Serverless Optical Character Recognition in Support of NASA Astronaut Safety
A guest post by Chris Shenton, CTO, V!Studios
The NASA Extravehicular Activity (EVA) Office at NASA Johnson Space Center (JSC) needed to be able to search and make decisions based upon a huge volume of spacesuit safety and test documentation, many of which were only available as scans of paper reports. Timeliness was critical, especially in the event of a spacewalk mishap. While the EVA Data Integration (EDI) infrastructure was hosted in AWS GovCloud (US), the load to perform optical character recognition (OCR) on 100,000 pages per month overwhelmed their systems, so they had to suspend their OCR activity.
Our company, V! Studios, had been using AWS Lambda to prototype an OCR product, and we happened to run into our JSC EVA contact at the 2017 AWS Public Sector Summit. After giving him a brief demo of our prototype, he asked us to develop a solution to the EVA OCR integration bottleneck. There was one catch: it had to be completed in about two months, before the end of the fiscal year.

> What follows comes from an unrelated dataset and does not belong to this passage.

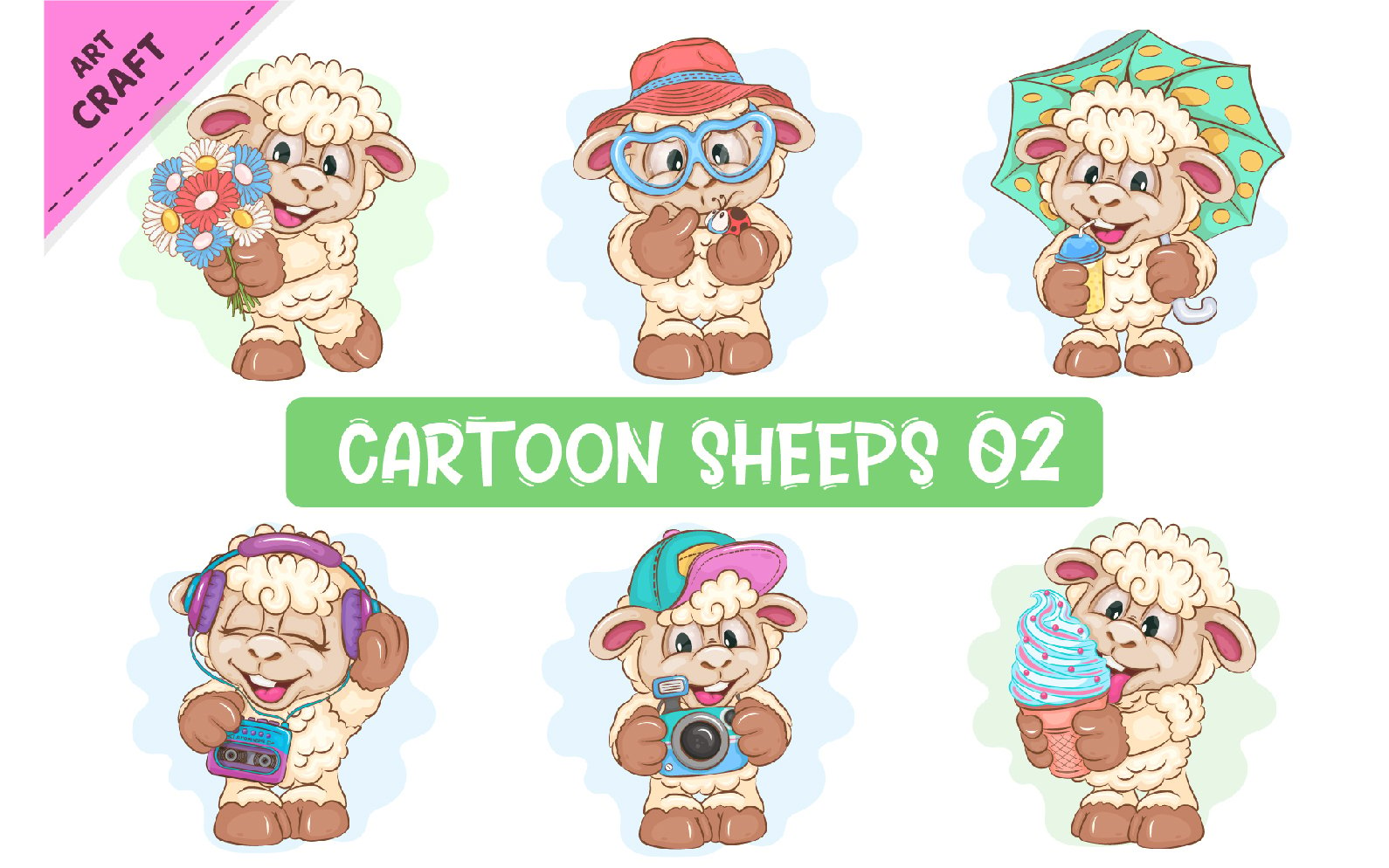 Set of Cartoon Sheeps 02. Clipart.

We knew we could develop a conventional cloud autoscaling solution based on Elastic Load Balancing, Amazon Elastic Compute Cloud (Amazon EC2), and Amazon Simple Queue Service (SQS), but the complexity of building and tuning that infrastructure would eat into our application development time. Instead, we leveraged the event-driven, automatic scaling features of AWS Lambda, driven by S3 events to deliver a solution that was elegant, fast, scalable, and cost-effective. We used IAM Roles and Policies and a separate VPC to integrate it securely with NASA’s existing system.

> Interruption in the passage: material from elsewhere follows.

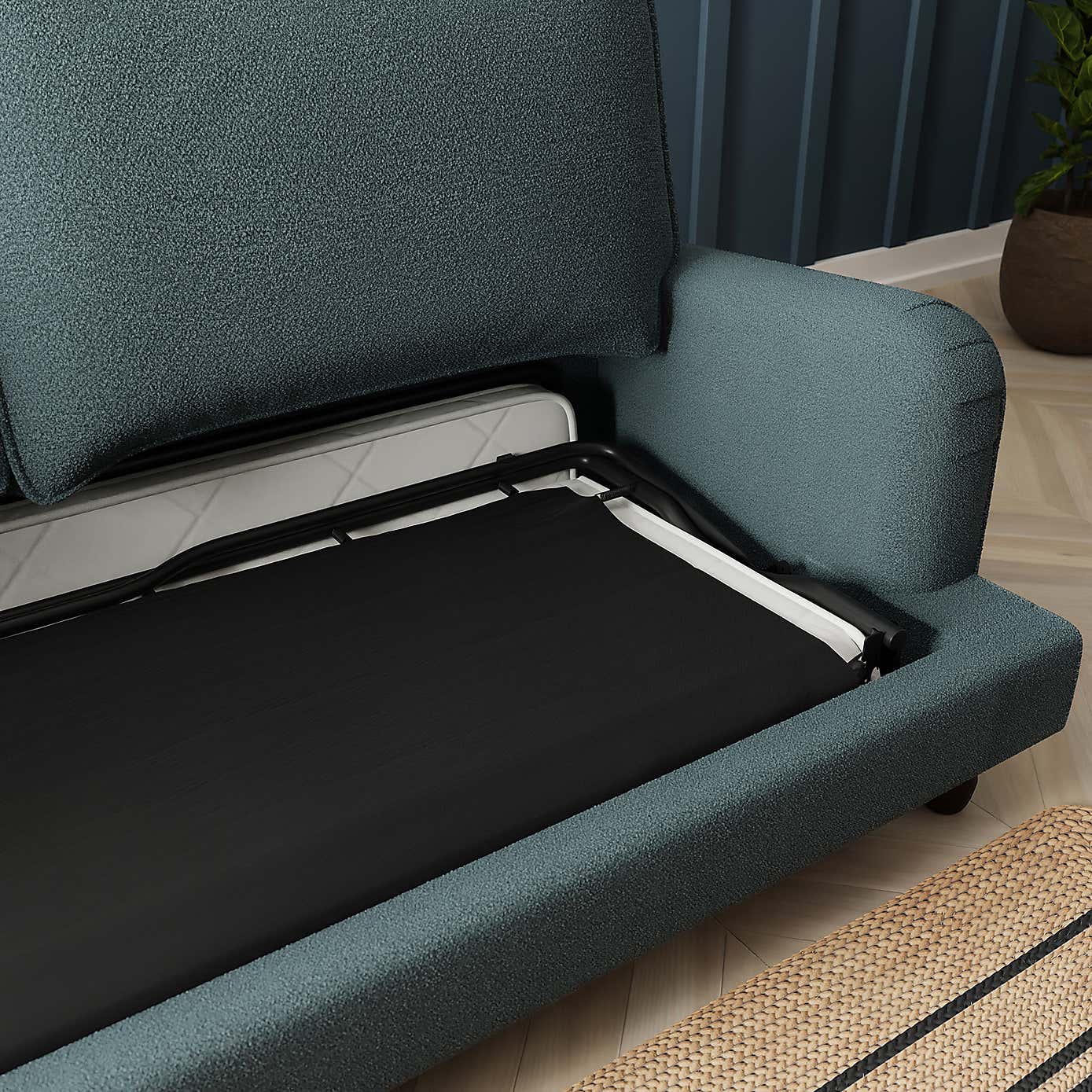 Beatrice Chunky Soft Chenille 3 Seater Double Sofa Bed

The EDI system is configured with an IAM Role containing a policy that lets it drop PDF scans into a specific S3 prefix, or “upload folder,” within our S3 bucket. This first event starts the OCR process by triggering a Lambda function which splits the document, which could be around 500 pages, into individual pages, and writes each page back to S3 into a second S3 prefix. These events trigger a parallel swarm of Lambda functions, which perform OCR on the individual pages and drop the text into separate files under another S3 prefix. Each of those events trigger a Lambda function to check whether all pages are done; when true, it assembles a JSON document associating each page of text to the page number and parent document ID and places it in the bucket’s final prefix. This invokes the final Lambda function, which feeds each page sequentially to EDI’s ElasticSearch API. Using S3 events to trigger Lambda functions allowed us to decompose the functionality into small, well-understood pieces with loose coupling, rather than a tightly coupled monolith.

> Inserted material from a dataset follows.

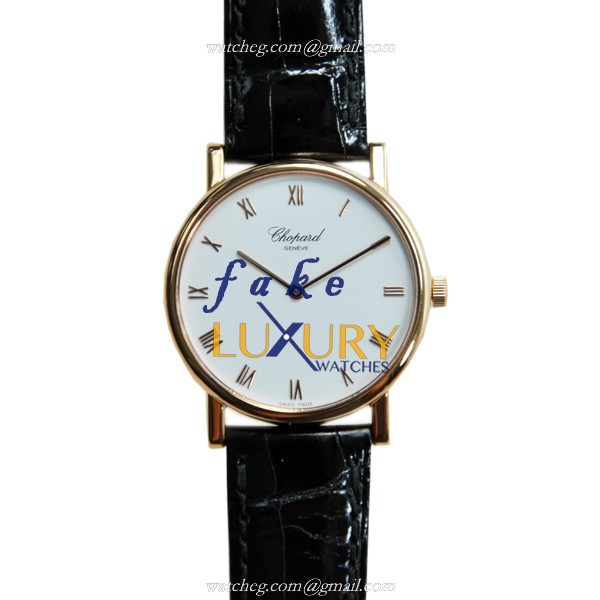 Chopard 163154-5001 CLASSIC Manual Wind 18kt Rose Gold - White Dial - Black Alligator Strap Replica - Luxury Replica Watch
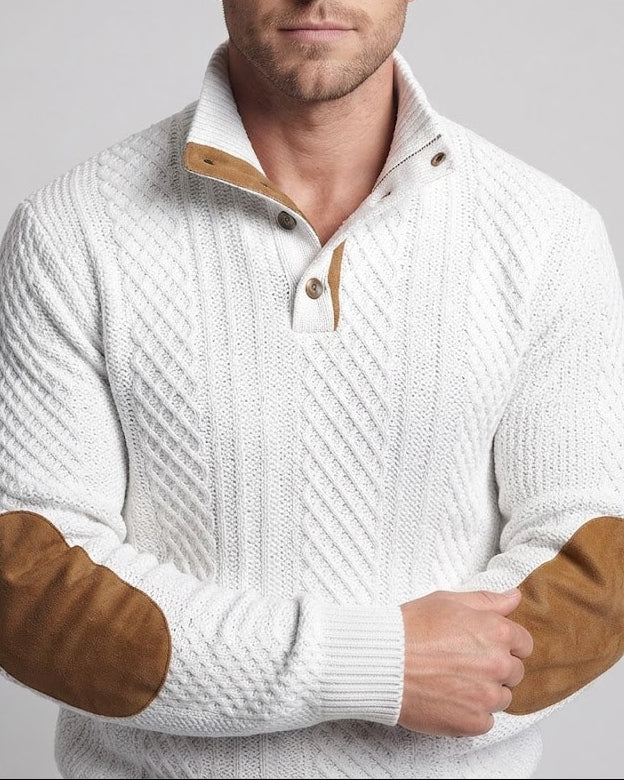 Herren Grobstruktur-Troyer mit Halbknopfleiste und Wildleder-Ellenbogenpatches Drune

In order to minimize operational costs, V! Studios eschewed the use of a database – even Amazon DynamoDB. Instead, we used S3 prefixes to track process, and propagated the original document’s name, unique ID, and other information with each processed file using S3’s user-defined metadata fields. We used an S3 Lifecycle Configuration that removes content after 24 hours to reduce costs further and strengthen our security posture. All data is encrypted in transit as well as at rest in S3. We deployed the Lambda functions into a VPC separate from the EDI services in order to provide isolation and give the security team the ability to verify that no data is “leaked” from Lambda. It also provided sufficient address space to scale out a fleet of Lambda servers that could easily launch a thousand functions for a single document. All this was deployed in the AWS GovCloud (US) Region due to the sensitivity of the information.
The Lambda service allowed us to focus on our problem and deliver on time, within budget, and deploy NASA’s first serverless operation running in AWS GovCloud (US). Operational costs are expected to be a small fraction of what would be incurred with conventional cloud architectures. Cuong Q Nguyen of the JSC/NASA EVA Office had this to say: “The work you’ve accomplished is a big step proving out this new technology for NASA.” We hope to leverage Lambda for other NASA, federal, and commercial solutions – it’s a game-changing technology.